-- START Supplied passage --

Its been a painful and powerful trip home. Every time I come home I’m more and more overwhelmed with the isolation of my family and their community from the realities of people of color not only in their own backyard, Indigenous people, Mexicans and Islander peoples but people of color across the world. I continue to try my hardest keep myself separate from my parents friends who are evangelical Christians and who live in their white privilege, and live inside it in ways that are SO similar to the liberal, educated white folks of the Bay area I cant begin to talk about it. Its so time for me to begin to start speaking some truths around that again that I cant believe how long I feel I’ve been silent. I’m just now able to talk about how the past work I did doing adoption education has had an major impact on my relationships with white people. I thought I had worked through a lot of my anger, its been renewed with a vengeance and vigor I had forgotten. All I can say here is, AFAAD is my response, a response that is solely about the children who grow up in transracial adoptive families.
At the same time I’m channeling positive responses to the pain I feel when I am reminded of how deeply racist our world is, I’m more and more impacted by how much I love my family, my parents, my cousins and aunts and uncles, and how much they love me. It was actually evident to me this year that they really missed me being here since the snowstorm prevented me from being here for Christmas, and they like it when I come around. It was so nice to just be my immediate family and miss all the Christmas hullabaloo that forces me to have to be around a bunch of people I don’t give a shit about and who don’t give a shit about me, and who in every other instance would never be interested in knowing who I am. and for the most part, still aren’t. This may be a change in the way I spend my holidays. I’m just sayin.
Its such a contradiction to live inside such love and such pain at the same time.
I spent a few days in Seattle, networking for AFAAD and Third Root a little, but mostly just catching up with the new friends who I’ve made who are meaningful to me and hiding in a coffee shop for hours on University Ave working on my chapters.

-- END Supplied passage --

__Written task A__
Answer these about the post on the trip home:
(i) What kept the writer from being home for Christmas?
(ii) In which city did the writer spend a few days?
(iii) On what avenue was the coffee shop where the writer worked on chapters?

-- START Records for the exercise --

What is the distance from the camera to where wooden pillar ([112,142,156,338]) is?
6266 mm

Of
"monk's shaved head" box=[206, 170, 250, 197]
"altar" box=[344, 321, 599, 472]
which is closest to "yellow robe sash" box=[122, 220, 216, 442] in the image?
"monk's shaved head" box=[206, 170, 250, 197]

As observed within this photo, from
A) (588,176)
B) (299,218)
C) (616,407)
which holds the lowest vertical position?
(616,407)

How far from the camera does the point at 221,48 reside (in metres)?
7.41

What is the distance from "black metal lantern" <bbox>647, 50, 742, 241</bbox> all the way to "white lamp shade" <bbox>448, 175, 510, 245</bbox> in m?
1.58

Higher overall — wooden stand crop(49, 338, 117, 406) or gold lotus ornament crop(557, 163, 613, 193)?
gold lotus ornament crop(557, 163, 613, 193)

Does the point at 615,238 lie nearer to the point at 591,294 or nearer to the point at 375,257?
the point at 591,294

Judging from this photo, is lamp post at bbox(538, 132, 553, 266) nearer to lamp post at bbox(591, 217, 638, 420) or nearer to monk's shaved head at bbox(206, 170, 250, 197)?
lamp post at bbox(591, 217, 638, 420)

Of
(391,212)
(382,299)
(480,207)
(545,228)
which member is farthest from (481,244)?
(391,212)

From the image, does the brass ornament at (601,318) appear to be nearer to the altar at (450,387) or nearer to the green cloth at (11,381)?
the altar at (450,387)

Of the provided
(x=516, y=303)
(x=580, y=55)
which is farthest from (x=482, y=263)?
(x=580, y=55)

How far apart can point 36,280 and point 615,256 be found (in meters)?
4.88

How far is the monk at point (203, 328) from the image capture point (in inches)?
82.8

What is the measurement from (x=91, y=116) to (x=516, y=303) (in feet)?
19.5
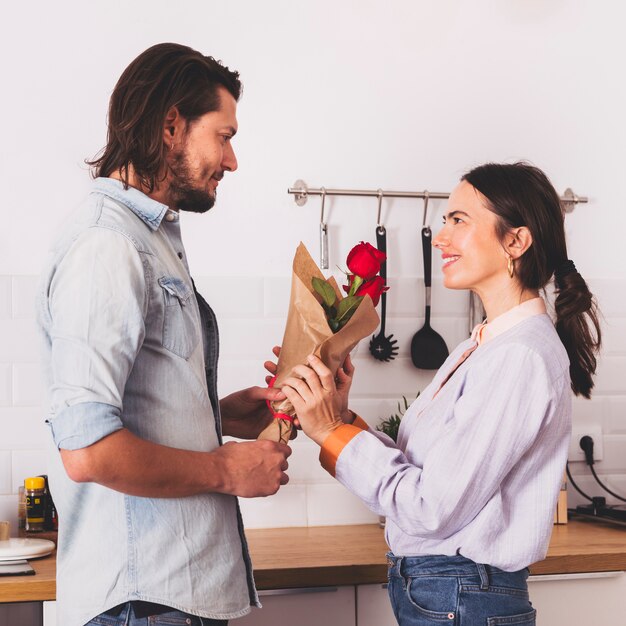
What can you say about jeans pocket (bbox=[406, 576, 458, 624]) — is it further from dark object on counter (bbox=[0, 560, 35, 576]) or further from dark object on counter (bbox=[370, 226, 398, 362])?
dark object on counter (bbox=[370, 226, 398, 362])

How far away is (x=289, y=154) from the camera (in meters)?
2.44

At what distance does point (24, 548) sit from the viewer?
1.90 m

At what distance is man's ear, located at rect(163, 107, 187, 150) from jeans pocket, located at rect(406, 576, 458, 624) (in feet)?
2.72

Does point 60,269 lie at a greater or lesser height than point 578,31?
lesser

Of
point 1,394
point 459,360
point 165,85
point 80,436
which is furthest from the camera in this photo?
point 1,394

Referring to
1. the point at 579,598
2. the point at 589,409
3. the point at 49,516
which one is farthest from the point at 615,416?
the point at 49,516

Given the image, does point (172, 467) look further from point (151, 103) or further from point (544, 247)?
point (544, 247)

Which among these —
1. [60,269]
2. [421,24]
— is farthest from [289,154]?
[60,269]

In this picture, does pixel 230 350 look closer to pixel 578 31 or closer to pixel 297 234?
pixel 297 234

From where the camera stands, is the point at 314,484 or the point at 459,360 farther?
the point at 314,484

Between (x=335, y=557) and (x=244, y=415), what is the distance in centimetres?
45

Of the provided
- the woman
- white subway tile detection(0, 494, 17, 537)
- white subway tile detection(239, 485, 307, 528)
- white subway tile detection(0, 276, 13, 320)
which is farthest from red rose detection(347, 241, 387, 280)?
white subway tile detection(0, 494, 17, 537)

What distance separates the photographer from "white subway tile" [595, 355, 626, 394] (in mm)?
2613

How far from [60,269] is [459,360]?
788mm
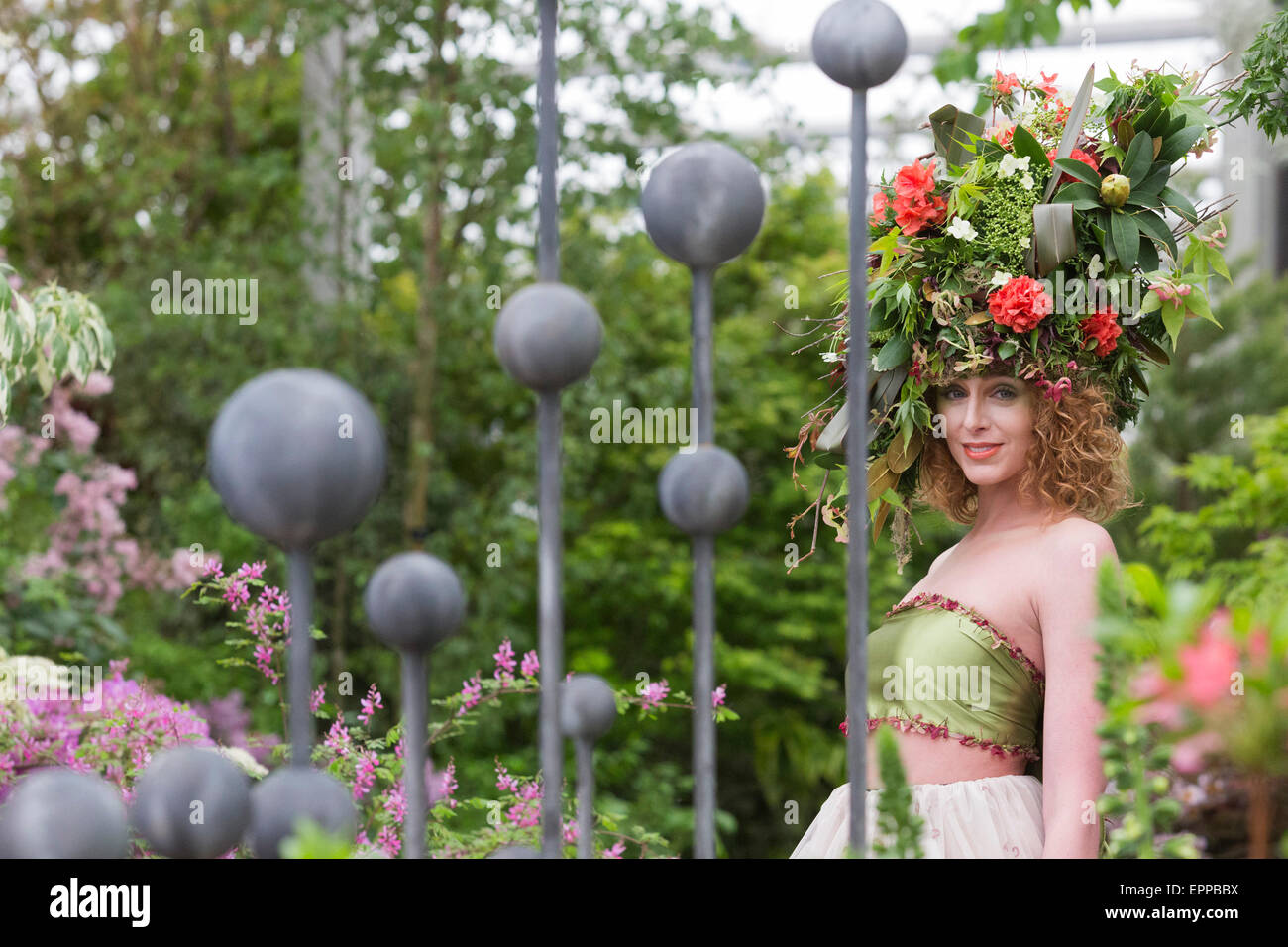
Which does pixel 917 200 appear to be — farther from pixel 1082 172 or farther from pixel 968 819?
pixel 968 819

-- END Records for the exercise --

__Written task B__
In the records, rewrite the stretch from the line containing "In this picture, does" through the end of the records, changing "farther" to "more distant" wherever it appears and keeping everything else the same. Leave the pictures out.

__Right answer A__
(i) A snowstorm.
(ii) Seattle.
(iii) University Ave.

__Right answer B__
In this picture, does pixel 230 350 look closer to pixel 578 31 or closer to pixel 297 234?
pixel 297 234

From where the camera stands, is the point at 314,484 or the point at 459,360 more distant?
the point at 314,484

Between (x=335, y=557) and (x=244, y=415), what is the distance in centimetres?
45

Of the provided
- the woman
- white subway tile detection(0, 494, 17, 537)
- white subway tile detection(239, 485, 307, 528)
- white subway tile detection(0, 276, 13, 320)
which is farthest from red rose detection(347, 241, 387, 280)?
white subway tile detection(0, 494, 17, 537)

What distance separates the photographer from "white subway tile" [595, 355, 626, 394] (in mm)?
2613

How far from [60,269] is [459,360]?
788mm
Which does pixel 917 200 appear to be — more distant from pixel 1082 172 or more distant from pixel 968 819?
pixel 968 819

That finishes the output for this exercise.